Mimi died in December 1992. Her last words were, “I’m terrified of
dying, I’ve been so wicked”. Did she want to apologise and heal the wounds?
“I wish she would have done it years ago because I would have said to
her, ‘It’s all right Mimi, I don’t think you’re going to be judged anywhere and I’m not going to judge you. Be
happy. It’s totally forgiven’. Do I have the right to forgive on behalf of my mother? Maybe I do. I would have told
her, ‘It’s fine; no one is going to judge you, be happy, and be peaceful now’. I would have said it to her without
a shadow of a doubt, but she didn’t give me the opportunity to, and we were too frightened of her, even at this
stage, to say anything. She was an absolute figure of fear to me”.
What happened after your mother was killed?
“Jackie and I were nuisances, to be coped with as a matter of family
duty. We were packed off to Scotland the next day and were told that mummy was unwell in hospital”
How long were they planning to keep your mother’s death a secret?

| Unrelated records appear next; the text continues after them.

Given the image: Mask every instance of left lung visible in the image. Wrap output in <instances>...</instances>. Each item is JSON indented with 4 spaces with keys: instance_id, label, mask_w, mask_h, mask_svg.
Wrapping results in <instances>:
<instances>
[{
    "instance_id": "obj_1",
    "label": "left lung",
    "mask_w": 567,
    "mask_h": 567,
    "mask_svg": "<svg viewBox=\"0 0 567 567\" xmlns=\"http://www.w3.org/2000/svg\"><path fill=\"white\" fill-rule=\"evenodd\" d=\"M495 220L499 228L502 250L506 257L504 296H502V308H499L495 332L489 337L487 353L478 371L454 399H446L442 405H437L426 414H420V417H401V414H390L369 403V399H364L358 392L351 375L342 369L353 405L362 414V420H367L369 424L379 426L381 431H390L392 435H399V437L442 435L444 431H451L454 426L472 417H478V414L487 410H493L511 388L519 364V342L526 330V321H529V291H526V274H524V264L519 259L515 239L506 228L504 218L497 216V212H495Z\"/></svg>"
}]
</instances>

“I imagine that if they could, it would have been forever. We came back to
Liverpool, the first week in September. My mother died on 15 July, and we were sent away on the 16 July, so we
were away for about eight weeks. Even when we came back they still didn’t tell us. Were we not to ever mention
our mother again? They were mad if they thought that we were never going to talk about her. They were mad,
empty-headed, self-obsessed adults”.
Mimi’s sister Harriet, and her husband Norman, assumed responsibility for the girls and took them to live in the
dairy cottage, not far from Mendips.
It’s like there is a conspiracy between Mimi’s whole family because your mum and dad
weren’t married, you and Jackie were not considered to be part of Mimi’s family.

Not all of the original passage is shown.